Second, their "targeting" system is worthless. You typically can't target a monster until you've started an attack, and you have to manually align yourself perfectly with the monster. Locking on has almost no effect - you don't turn automatically to face the monster or hit more reliably when locked on, so you may have to run away, run back, run away, run back until you get the angle such that your weapon is actually connecting with the monster and causing damage.

The maps are huge, which is normally a good thing. In Silverfall, not so much. You have to cross so much country between plot points it's easy to lose track of the rather thin story. Also, spend too much time in an area and the monsters will respawn behind you, meaning you have to fight your way back to the few town areas to sell and replenish supplies.
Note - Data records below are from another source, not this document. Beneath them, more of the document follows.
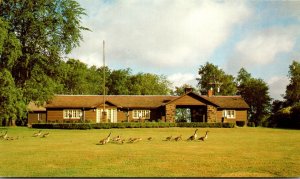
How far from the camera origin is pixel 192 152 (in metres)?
21.4

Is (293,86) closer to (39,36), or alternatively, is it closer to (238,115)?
(238,115)

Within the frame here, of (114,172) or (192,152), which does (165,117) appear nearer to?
(192,152)

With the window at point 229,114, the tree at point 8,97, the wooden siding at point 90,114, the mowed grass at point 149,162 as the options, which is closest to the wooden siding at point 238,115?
the window at point 229,114

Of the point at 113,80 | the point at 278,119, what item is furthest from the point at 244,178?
the point at 113,80

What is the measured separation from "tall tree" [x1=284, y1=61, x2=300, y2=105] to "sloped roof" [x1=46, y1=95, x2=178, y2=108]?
32276 mm

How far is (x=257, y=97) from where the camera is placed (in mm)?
96000

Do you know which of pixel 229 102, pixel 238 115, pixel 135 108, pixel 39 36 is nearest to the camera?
pixel 39 36

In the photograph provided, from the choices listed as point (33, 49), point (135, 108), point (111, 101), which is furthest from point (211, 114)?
point (33, 49)

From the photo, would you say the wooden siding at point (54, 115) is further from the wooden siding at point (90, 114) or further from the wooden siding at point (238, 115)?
the wooden siding at point (238, 115)

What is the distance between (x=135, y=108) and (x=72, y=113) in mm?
10107

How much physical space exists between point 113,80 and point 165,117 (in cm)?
5230

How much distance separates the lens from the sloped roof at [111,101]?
62.3m

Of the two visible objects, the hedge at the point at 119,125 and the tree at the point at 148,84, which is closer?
the hedge at the point at 119,125

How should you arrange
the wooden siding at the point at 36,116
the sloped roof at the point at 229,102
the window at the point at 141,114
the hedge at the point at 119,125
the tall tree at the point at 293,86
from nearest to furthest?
1. the hedge at the point at 119,125
2. the window at the point at 141,114
3. the sloped roof at the point at 229,102
4. the wooden siding at the point at 36,116
5. the tall tree at the point at 293,86
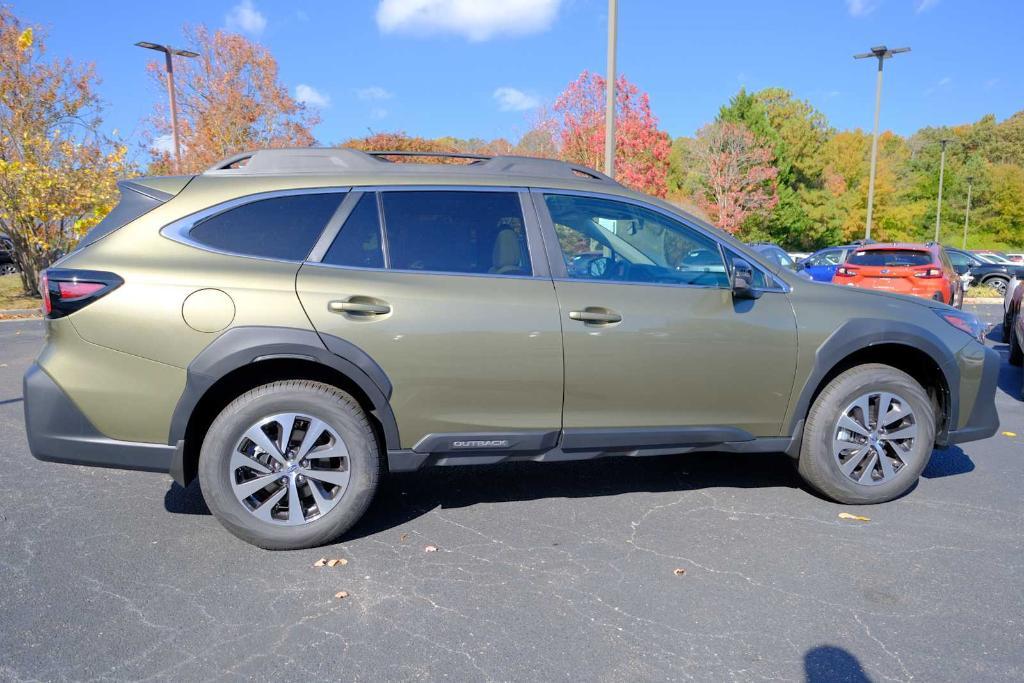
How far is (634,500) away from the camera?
4184 millimetres

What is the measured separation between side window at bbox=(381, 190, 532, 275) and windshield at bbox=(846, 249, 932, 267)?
9.30 meters

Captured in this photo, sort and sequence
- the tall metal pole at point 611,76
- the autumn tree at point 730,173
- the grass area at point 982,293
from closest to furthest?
the tall metal pole at point 611,76, the grass area at point 982,293, the autumn tree at point 730,173

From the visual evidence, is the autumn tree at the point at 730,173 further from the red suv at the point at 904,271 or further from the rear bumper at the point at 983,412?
the rear bumper at the point at 983,412

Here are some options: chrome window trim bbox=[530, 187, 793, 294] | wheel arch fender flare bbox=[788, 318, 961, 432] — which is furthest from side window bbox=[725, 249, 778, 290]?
wheel arch fender flare bbox=[788, 318, 961, 432]

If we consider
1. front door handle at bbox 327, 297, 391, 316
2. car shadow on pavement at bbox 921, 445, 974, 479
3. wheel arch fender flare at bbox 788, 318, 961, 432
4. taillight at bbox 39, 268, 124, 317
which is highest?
taillight at bbox 39, 268, 124, 317

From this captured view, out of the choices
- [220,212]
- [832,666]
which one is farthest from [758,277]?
[220,212]

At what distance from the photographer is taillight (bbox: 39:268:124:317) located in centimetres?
326

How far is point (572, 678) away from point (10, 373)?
806 cm

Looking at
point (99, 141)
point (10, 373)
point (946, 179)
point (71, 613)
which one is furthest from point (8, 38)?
point (946, 179)

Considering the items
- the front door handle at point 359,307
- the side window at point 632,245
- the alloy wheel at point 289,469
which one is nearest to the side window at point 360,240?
the front door handle at point 359,307

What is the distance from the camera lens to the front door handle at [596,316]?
3.59 m

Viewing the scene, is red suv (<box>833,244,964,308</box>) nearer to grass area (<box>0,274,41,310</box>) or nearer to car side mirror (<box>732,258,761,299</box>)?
car side mirror (<box>732,258,761,299</box>)

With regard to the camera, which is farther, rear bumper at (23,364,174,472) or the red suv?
the red suv

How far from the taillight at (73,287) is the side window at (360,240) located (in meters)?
1.00
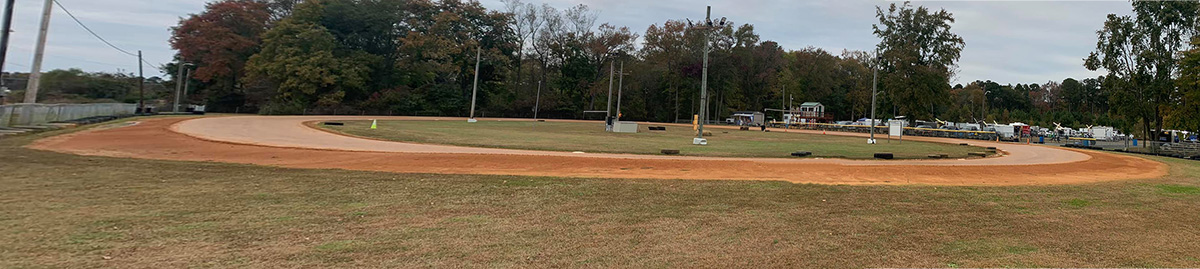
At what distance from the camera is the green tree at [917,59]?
60.3m

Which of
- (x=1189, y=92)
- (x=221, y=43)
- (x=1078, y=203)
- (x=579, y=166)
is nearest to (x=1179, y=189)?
(x=1078, y=203)

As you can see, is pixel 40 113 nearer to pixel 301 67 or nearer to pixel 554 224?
pixel 301 67

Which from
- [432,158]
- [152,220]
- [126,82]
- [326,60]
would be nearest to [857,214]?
[152,220]

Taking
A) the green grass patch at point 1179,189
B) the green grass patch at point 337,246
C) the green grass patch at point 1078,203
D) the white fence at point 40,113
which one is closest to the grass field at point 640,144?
the green grass patch at point 1179,189

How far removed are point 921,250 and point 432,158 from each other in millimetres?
13076

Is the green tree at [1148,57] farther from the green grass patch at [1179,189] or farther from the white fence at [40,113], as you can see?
the white fence at [40,113]

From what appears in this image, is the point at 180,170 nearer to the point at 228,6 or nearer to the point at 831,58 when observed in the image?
the point at 228,6

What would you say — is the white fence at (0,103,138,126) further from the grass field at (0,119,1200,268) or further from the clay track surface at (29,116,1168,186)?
the grass field at (0,119,1200,268)

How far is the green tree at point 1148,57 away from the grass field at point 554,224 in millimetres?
39706

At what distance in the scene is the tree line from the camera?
6034cm

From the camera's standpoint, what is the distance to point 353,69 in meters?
63.3

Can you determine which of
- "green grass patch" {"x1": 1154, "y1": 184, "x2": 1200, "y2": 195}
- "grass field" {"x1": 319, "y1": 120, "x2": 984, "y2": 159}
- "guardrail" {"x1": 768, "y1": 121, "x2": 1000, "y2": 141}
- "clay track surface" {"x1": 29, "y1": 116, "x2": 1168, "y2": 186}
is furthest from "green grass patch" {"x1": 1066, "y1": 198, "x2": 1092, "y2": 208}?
"guardrail" {"x1": 768, "y1": 121, "x2": 1000, "y2": 141}

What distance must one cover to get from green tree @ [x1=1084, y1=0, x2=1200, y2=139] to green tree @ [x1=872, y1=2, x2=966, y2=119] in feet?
64.2

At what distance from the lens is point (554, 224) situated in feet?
22.2
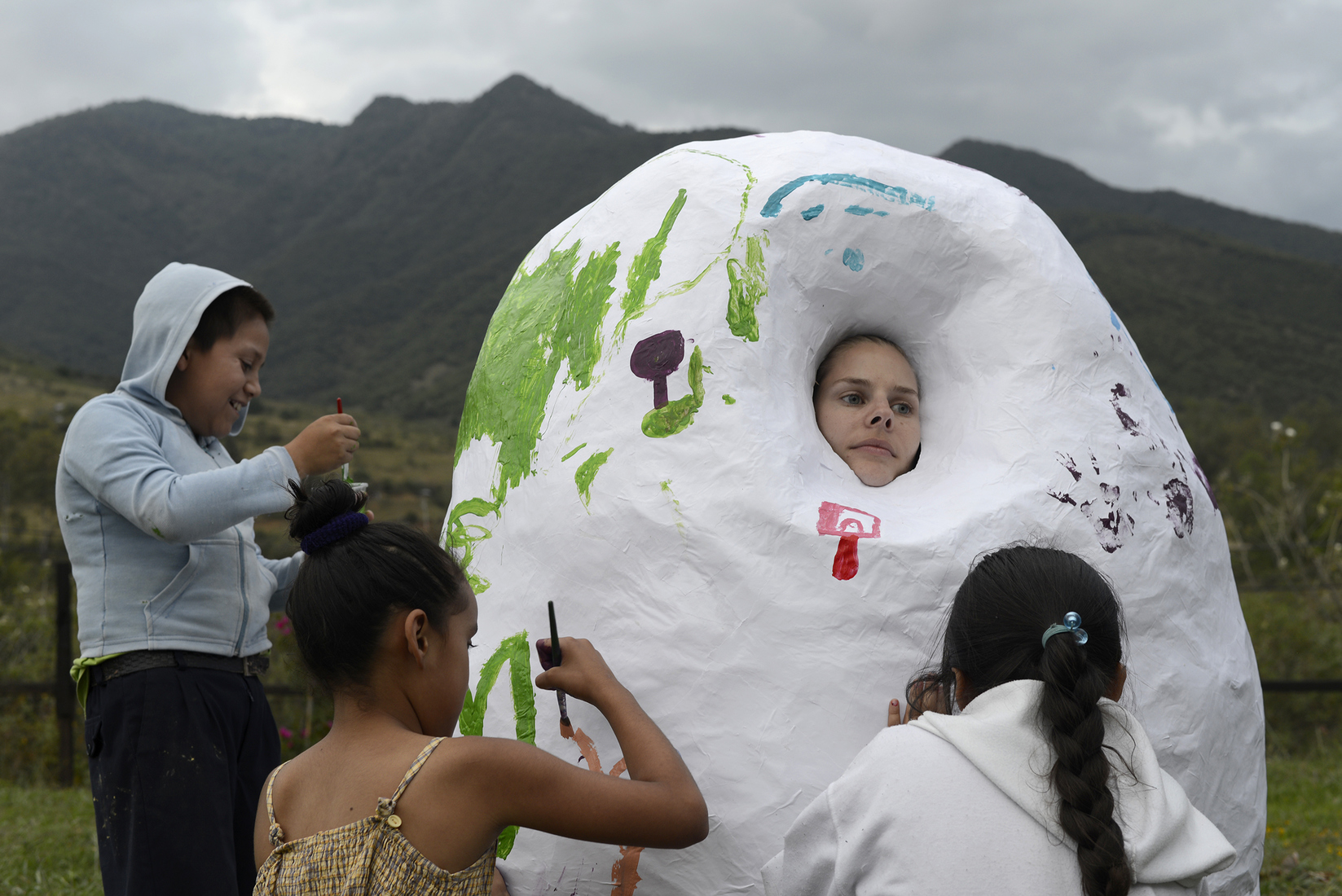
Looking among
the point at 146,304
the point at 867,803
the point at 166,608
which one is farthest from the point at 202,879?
the point at 867,803

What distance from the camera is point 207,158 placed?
327 ft

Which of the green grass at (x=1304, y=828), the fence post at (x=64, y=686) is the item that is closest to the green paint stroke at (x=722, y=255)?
the green grass at (x=1304, y=828)

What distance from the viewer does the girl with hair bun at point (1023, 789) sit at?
4.10ft

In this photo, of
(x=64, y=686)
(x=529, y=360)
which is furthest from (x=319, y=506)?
(x=64, y=686)

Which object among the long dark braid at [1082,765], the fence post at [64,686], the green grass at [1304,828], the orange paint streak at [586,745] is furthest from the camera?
the fence post at [64,686]

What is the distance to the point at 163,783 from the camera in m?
1.91

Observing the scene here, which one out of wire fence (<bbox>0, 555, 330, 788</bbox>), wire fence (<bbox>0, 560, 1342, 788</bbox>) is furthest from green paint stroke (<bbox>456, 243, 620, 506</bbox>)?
wire fence (<bbox>0, 560, 1342, 788</bbox>)

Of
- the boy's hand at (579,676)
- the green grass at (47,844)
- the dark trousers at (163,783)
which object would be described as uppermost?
the boy's hand at (579,676)

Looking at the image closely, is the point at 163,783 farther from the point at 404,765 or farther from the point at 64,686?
the point at 64,686

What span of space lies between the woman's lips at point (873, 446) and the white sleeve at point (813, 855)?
2.62 ft

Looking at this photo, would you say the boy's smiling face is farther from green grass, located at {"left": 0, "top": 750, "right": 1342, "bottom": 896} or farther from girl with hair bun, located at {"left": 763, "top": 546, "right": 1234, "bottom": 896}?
green grass, located at {"left": 0, "top": 750, "right": 1342, "bottom": 896}

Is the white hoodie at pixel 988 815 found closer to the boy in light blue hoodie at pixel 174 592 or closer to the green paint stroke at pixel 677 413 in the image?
the green paint stroke at pixel 677 413

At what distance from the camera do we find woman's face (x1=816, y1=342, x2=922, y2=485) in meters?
2.03

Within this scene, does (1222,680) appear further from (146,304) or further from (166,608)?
(146,304)
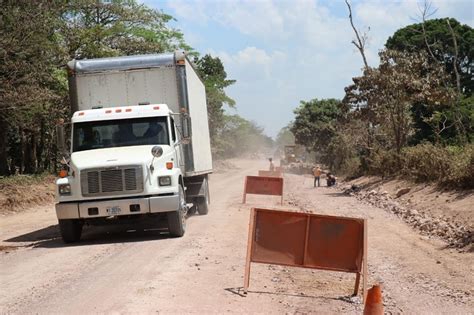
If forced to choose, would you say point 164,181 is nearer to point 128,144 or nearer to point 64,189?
point 128,144

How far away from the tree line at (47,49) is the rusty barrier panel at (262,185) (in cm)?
872

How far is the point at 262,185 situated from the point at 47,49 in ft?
35.7

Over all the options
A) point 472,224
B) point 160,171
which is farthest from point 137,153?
point 472,224

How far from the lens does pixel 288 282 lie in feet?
29.4

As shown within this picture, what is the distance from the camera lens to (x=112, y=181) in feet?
40.5

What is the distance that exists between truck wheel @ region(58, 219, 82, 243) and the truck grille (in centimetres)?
85

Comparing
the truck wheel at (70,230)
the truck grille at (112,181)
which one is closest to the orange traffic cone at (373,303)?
the truck grille at (112,181)

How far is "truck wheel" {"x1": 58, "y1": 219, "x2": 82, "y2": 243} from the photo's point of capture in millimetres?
12694

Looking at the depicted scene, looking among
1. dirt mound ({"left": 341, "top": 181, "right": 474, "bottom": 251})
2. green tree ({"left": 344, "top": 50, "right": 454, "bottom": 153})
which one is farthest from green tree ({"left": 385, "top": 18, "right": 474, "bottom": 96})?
dirt mound ({"left": 341, "top": 181, "right": 474, "bottom": 251})

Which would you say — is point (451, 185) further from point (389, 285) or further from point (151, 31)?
point (151, 31)

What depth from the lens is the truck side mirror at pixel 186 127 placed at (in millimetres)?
13898

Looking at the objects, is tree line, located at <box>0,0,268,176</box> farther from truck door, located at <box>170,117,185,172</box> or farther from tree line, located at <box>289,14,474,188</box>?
tree line, located at <box>289,14,474,188</box>

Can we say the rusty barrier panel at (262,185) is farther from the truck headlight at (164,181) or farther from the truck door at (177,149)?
the truck headlight at (164,181)

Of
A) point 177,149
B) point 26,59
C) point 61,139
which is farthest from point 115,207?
point 26,59
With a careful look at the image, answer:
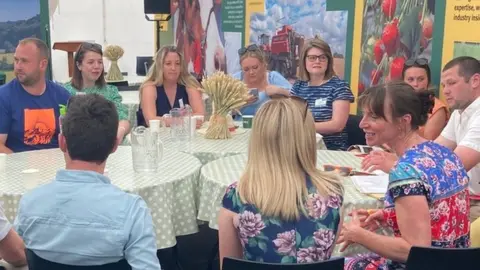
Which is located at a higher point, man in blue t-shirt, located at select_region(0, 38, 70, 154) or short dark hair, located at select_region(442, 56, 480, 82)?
short dark hair, located at select_region(442, 56, 480, 82)

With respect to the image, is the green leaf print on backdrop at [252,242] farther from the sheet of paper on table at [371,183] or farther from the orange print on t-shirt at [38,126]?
the orange print on t-shirt at [38,126]

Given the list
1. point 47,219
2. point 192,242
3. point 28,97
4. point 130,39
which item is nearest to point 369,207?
point 47,219

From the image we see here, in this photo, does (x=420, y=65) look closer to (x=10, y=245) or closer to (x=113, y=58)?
(x=10, y=245)

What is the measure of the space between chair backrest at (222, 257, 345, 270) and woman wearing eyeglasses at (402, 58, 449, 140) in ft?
7.90

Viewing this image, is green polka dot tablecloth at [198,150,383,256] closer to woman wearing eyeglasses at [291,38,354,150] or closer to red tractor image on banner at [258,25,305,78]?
woman wearing eyeglasses at [291,38,354,150]

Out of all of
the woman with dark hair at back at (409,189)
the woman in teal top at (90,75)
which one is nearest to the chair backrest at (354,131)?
the woman in teal top at (90,75)

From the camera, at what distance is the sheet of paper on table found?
252 cm

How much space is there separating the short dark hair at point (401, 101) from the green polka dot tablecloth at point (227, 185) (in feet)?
1.68

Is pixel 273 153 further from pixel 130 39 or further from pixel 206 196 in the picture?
pixel 130 39

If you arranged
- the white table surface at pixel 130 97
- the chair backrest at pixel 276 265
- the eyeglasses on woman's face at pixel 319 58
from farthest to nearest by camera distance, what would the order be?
the white table surface at pixel 130 97, the eyeglasses on woman's face at pixel 319 58, the chair backrest at pixel 276 265

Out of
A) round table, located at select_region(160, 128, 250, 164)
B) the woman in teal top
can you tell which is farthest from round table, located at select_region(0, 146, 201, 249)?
the woman in teal top

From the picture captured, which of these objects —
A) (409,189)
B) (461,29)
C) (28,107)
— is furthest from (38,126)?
(461,29)

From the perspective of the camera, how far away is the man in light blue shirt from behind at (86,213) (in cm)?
151

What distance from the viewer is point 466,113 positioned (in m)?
3.02
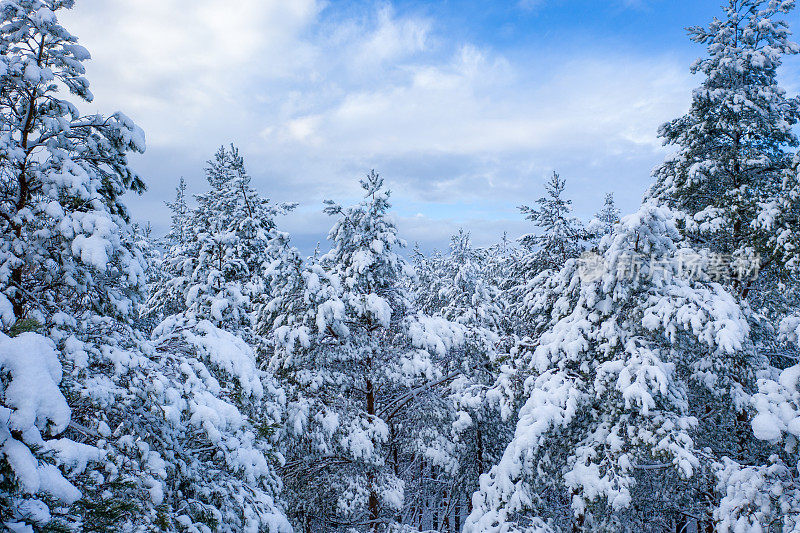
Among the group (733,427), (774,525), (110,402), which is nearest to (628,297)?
(774,525)

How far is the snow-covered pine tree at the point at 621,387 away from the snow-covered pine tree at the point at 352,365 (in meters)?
2.75

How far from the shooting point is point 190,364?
5297 millimetres

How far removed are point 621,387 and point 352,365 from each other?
20.1 ft

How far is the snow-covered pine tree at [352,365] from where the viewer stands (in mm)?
9195

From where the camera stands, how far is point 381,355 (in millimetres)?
10562

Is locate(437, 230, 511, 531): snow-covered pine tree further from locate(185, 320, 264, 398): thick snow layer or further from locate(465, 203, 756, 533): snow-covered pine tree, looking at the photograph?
locate(185, 320, 264, 398): thick snow layer

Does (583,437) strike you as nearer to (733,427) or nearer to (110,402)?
(733,427)

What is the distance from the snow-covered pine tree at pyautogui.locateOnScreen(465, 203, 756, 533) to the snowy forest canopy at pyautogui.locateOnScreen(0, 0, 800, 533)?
0.05 meters

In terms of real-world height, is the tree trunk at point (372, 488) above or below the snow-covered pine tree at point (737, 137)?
below

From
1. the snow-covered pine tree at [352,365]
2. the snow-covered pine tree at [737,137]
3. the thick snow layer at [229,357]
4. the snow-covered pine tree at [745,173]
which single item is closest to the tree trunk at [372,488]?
the snow-covered pine tree at [352,365]

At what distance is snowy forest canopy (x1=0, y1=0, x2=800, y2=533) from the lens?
446cm

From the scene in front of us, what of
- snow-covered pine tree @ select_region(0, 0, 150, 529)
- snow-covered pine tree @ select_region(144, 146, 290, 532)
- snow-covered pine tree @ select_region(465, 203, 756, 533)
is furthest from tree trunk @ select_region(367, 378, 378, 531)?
snow-covered pine tree @ select_region(0, 0, 150, 529)

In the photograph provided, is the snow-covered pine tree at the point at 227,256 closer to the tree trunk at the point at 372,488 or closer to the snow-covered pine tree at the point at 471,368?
the tree trunk at the point at 372,488

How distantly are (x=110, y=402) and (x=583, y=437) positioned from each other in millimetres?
7618
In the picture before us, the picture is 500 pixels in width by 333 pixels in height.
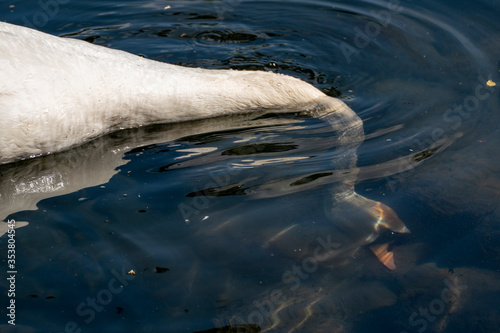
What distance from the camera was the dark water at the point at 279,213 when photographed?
3201 mm

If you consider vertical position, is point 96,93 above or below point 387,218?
above

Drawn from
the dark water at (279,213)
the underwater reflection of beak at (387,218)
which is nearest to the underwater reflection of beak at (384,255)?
the dark water at (279,213)

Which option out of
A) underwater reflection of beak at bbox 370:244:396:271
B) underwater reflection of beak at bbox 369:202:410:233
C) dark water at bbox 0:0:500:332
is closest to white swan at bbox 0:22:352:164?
dark water at bbox 0:0:500:332

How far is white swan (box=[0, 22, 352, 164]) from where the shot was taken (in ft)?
14.1

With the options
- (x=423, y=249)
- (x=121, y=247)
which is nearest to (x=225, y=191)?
(x=121, y=247)

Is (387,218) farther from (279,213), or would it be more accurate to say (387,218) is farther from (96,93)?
(96,93)

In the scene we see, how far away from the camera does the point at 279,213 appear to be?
12.8ft

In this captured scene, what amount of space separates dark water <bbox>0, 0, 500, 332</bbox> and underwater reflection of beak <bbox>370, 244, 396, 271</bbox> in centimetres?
4

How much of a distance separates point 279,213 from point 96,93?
187cm

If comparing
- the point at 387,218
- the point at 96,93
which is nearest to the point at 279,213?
the point at 387,218

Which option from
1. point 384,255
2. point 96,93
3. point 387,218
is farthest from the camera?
A: point 96,93

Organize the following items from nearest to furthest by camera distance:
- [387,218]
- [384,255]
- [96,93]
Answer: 1. [384,255]
2. [387,218]
3. [96,93]

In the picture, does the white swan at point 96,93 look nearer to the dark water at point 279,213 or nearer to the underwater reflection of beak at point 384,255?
the dark water at point 279,213

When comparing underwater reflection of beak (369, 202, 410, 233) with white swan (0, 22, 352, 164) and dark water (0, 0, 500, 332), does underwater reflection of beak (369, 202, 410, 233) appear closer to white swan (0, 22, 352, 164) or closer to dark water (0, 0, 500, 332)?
dark water (0, 0, 500, 332)
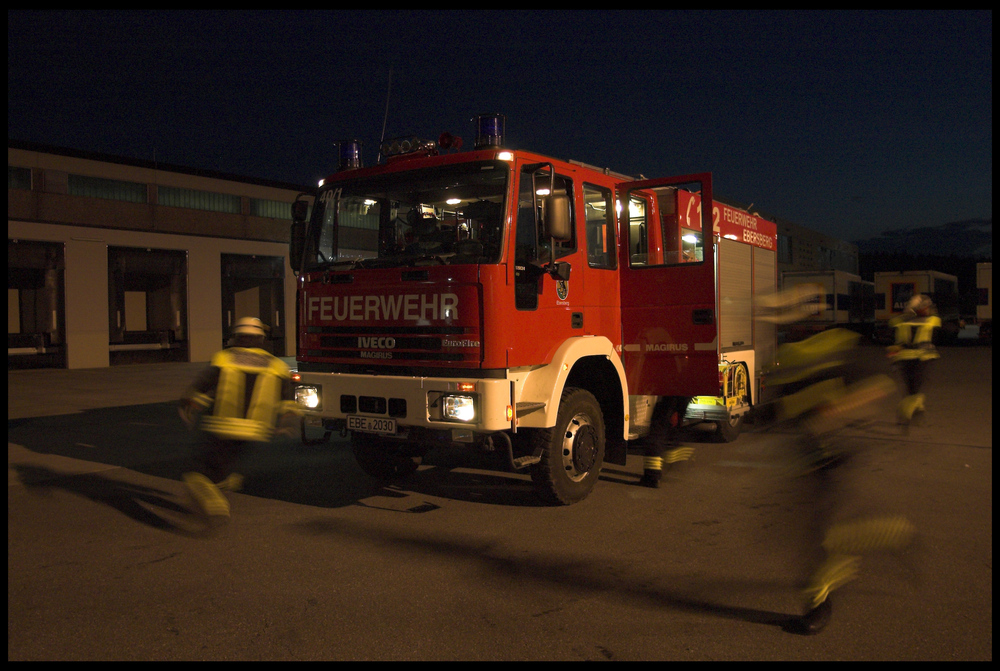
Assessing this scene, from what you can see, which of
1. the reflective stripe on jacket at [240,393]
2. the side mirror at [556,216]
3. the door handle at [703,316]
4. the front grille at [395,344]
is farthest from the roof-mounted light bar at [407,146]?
the door handle at [703,316]

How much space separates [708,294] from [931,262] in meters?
112

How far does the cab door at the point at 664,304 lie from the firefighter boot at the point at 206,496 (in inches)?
147

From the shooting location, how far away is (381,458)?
23.5 feet

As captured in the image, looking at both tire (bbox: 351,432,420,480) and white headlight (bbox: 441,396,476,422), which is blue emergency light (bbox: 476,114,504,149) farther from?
tire (bbox: 351,432,420,480)

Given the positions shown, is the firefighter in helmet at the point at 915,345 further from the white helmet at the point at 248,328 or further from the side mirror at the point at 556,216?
the white helmet at the point at 248,328

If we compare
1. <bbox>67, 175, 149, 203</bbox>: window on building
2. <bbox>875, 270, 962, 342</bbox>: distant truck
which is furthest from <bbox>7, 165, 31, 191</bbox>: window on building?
<bbox>875, 270, 962, 342</bbox>: distant truck

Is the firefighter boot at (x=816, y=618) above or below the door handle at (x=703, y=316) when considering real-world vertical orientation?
below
Which is another problem: vendors are few and far between. I'm constantly having to drop things from inventory because there's no vendor nearby and you can't teleport back to safe zones to buy and sell like you can in Baldur's Gate, Champions of Norrath, Elder Scrolls, etc. Also, the vendors you do find have very limited stock of critical items like health and mana potions. Most vendors have only 3 or 4 of each. The one mercy is the vendors replenish their stock between screen loads, so you can leave an area and re-enter it repeatedly to replenish your stores if you're desperate.

Monsters are a source of annoyance, too. Aside from leveling with you, their AI is nonexistent. Each monster has a defined zone within which it can roam. Step outside that zone, and the monster will turn back and leave you alone, even if you're standing right in front of it, shield down, vulnerable to attack. Also, they regain all health and mana as soon as they move off screen. Get a particularly hard monster down to 1/4 health, retreat to replenish health and mana, and then go at him again: guess what. He's back to 100%, not 50% or less like you'd expect.

Graphics on the PSP version are awful. Early PS2 fare at best. The animations make your character look like s/he is running bowlegged, and the textures are blurry and poorly defined.

Finally, some side quests are absurdly difficult to complete. You meet someone at the beginning of a dungeon and they give you a quest. You fight you way through the maze of muck, and complete their request. Now you have to slog all the way back through the maze to talk to them and tell them you finished it. No secret door opens to give you a shortcut. No warp portal appears that you can jump back to them. And if you've taken long enough, all the monsters have respawned behind you (complete with a higher level to match any levels you've gained), so you basically have to do the dungeon 3 times: once to actually do the side quest, once to go back to your contact and tell them it's done, and a third time to get back to the far end of the dungeon (since the monsters may have respawned yet again) so you can continue to the next area.

So, play Titan Quest. Play Neverwinter Nights for the fourth time. But don't play Silverfall.